Oh yea you're right. I don't wnat to dose Excel because of moss death. 

So was thinking club soda as an alternative. DIY co2 not feasible. Want to keep the tank low tech.


----------



## solarz (Aug 31, 2010)

I think the CO2 would dissipate too quickly to be of much use.


----------



## planter (Jun 9, 2008)

I can't imagine it would make much of a difference. Never tried it.


----------



## default (May 28, 2011)

The concentration in the tank would be minimal, some gardeners use it in soil - which is actually the opposite of what you'd want in soil.. but in the aquarium, it'd need to be constant, but controlled to get "some" co2, easier to just go low tech diy.

What moss are you killing? Only moss easily killed with direct contact in small dosage is mini pellia, any "stringy" moss is not easily impacted, unless it's overdosed or in prolonged direct contact.


----------



## Fishfur (Mar 4, 2012)

Fwiw, I'm surprised Excel is doing anything to the moss. I use it all the time and have several very happy moss varieties growing nicely in Excel dosed tanks. 

How much Excel did you dose and how often ? I use double what it calls for dally in most of my tanks and so far, it has not killed anything, with the notable exception of Valisneria, which clearly did not care for Excel. I grow Cyperus helferi and Sag for vertical interest instead. Even my Crypts don't mind it, though they do not like to be dipped in Excel for algae control. That will kill a number of plants but in the tank, at normal dosage, I've not seen it affect much of anything except in a good way.

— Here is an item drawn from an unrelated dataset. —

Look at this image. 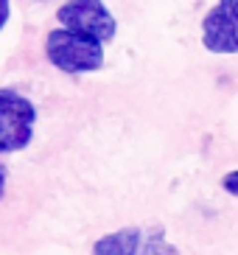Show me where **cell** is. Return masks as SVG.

Club soda would have zero effect in terms of adding CO2, it would be dissipated so quickly, no benefit could take place.


----------



## Mossman (Mar 7, 2016)

I think adding club soda would increase the ppm of CO2 in the water to a high level, which would then quickly decrease back to your original CO2 levels. I've never done it, but I suspect it might be good for killing snails. Probably minimal affect on moss. This fluctuating CO2 level could also cause an algae bloom.


----------